■ DIRECTIONS FOR THIS TASK
Copy the items below word for word, starting with the line that contains "Which of the items" and continuing through the final line of the items.

__________________________________________________

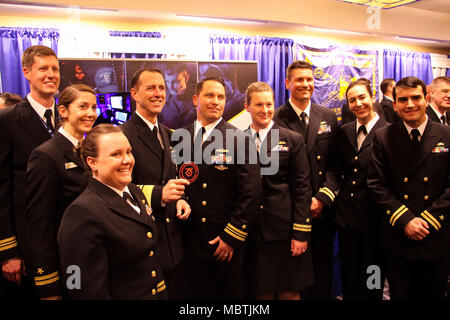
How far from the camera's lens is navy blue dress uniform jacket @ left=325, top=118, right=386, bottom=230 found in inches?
106

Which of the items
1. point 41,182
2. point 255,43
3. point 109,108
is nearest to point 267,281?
point 41,182

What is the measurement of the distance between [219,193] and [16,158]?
50.0 inches

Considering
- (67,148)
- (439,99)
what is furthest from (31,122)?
(439,99)

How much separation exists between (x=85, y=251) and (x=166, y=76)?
119 inches

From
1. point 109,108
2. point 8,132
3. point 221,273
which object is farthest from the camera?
point 109,108

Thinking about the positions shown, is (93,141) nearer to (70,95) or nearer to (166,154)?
(70,95)

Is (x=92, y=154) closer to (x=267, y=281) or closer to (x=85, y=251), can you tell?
(x=85, y=251)

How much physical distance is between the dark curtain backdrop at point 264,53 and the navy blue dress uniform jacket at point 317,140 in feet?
8.84

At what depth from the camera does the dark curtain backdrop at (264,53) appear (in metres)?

__________________________________________________

■ PROBLEM SOLUTION
Which of the items
1. point 41,182
2. point 255,43
3. point 109,108
is nearest to point 267,281?
point 41,182

What is the measurement of the distance between [219,193] and [16,158]?
50.0 inches

Considering
- (67,148)
- (439,99)
what is furthest from (31,122)?
(439,99)

How much separation exists between (x=85, y=251) and (x=166, y=76)?
119 inches

From
1. point 109,108
2. point 8,132
3. point 221,273
which object is farthest from the camera?
point 109,108

Thinking about the positions shown, is (93,141) nearer to (70,95) or nearer to (166,154)?
(70,95)

Is (x=92, y=154) closer to (x=267, y=281) or closer to (x=85, y=251), can you tell?
(x=85, y=251)

How much physical distance is between the dark curtain backdrop at point 264,53 and the navy blue dress uniform jacket at point 317,140 in feet?
8.84

At what depth from the camera does the dark curtain backdrop at (264,53) appear (in metres)?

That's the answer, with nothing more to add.